[Excerpt to read]
···
There is the feeling of uneasiness in looking into the eyes across and then the deep comfort of being able to gaze into them, knowing the mood evoked without the need to speak. There is it the gentle glide of fingertips against fingertips, a flutter of butterflies somewhere down deep. At first, an unfamiliar feeling of skin as the touch learns the face, and then the free movement of hands across the parts that need comfort, support, and grace — whether it is to soothe or excite, to extinguish or ignite — and knowing that, wanting that, needing that, beyond self. It starts there, and then it grows into flowers whose blossoms vary in their array of colors, shapes and sizes. Perhaps some are bright with emotion and ecstasy of the pleasure of a shared joke or laugh, a discovery and indulgence of a common interest, or of two bodies coming together in the pleasure of one another. Some flowers are a pleasing soft color of being a vessels of joy for another, each other, whether through surrender of a languid weekend morning with breakfast in bed, the surrender of a body for what-you-will vignette, the comfort of a shoulder to cry on, and a hand to hold when everything else around grows tired, difficult and old. Some flowers are dull and gray, of being one another’s respite in silence after a long hard day. Some flowers bloom in lively colors of toil, of creating turmoil in one another’s lives, of throwing the orderly pieces up in the air, in flight, and then re-arranging together, with symbiotic care and might. Perhaps deeper tones blossom with time, if life is created thought pain and pleasure of shared goals, genetically intertwined. A partnership rises, in garlands and wreaths. The careful and patient gardener is inspired to constantly water, weed and rake fallen leaves. The gardening slowly changes gardeners (there are two) and shapes the way a water molds stones. As years pass, their flowers blossom, wither and grow. They start to climb fences, wear away defenses, grow tall and intertwine, creating a canopy of color, shared rhythm and time. Sometimes, the two gardeners are afforded moments of curling underneath its shade in rest, protected and cradled for a shared moment, before rising up together to challenge another one of life’s changing tests.
The traveler cannot help but change. The road stretches and curves between these states, her destinations await. Some states have been visited, re-visited, re-imagines and re-ignited. Others transpire, inspire, on the horizon. The road can be lonely, but perhaps it does not have to be. For the traveler, her destinations are imagined best from the space in between. The white clouds, a space out of time, the in-flight limbo of rhythm and rhyme.
···
[Data for review]
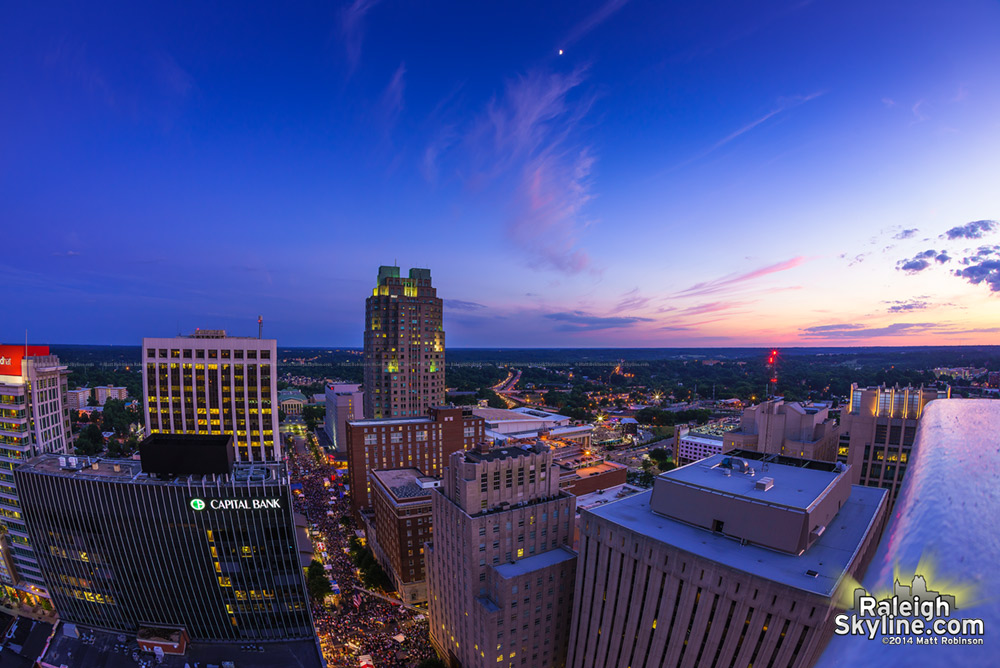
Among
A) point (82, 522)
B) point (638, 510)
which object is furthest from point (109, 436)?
point (638, 510)

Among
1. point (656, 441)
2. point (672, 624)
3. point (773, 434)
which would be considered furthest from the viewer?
point (656, 441)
···
[Explore the material]
1) Answer these questions about the passage.
(a) How many gardeners are there?
(b) What color are the flowers of being one another's respite in silence after a long hard day?
(c) Where are the traveler's destinations imagined best?
2) Update the passage from "The traveler cannot" to "rhythm and rhyme.", replacing "road" with "highway".
The lines after the passage are separate material.

[Solved tasks]
1)
(a) Two.
(b) Dull and gray.
(c) From the space in between.

2)
The traveler cannot help but change. The highway stretches and curves between these states, her destinations await. Some states have been visited, re-visited, re-imagines and re-ignited. Others transpire, inspire, on the horizon. The highway can be lonely, but perhaps it does not have to be. For the traveler, her destinations are imagined best from the space in between. The white clouds, a space out of time, the in-flight limbo of rhythm and rhyme.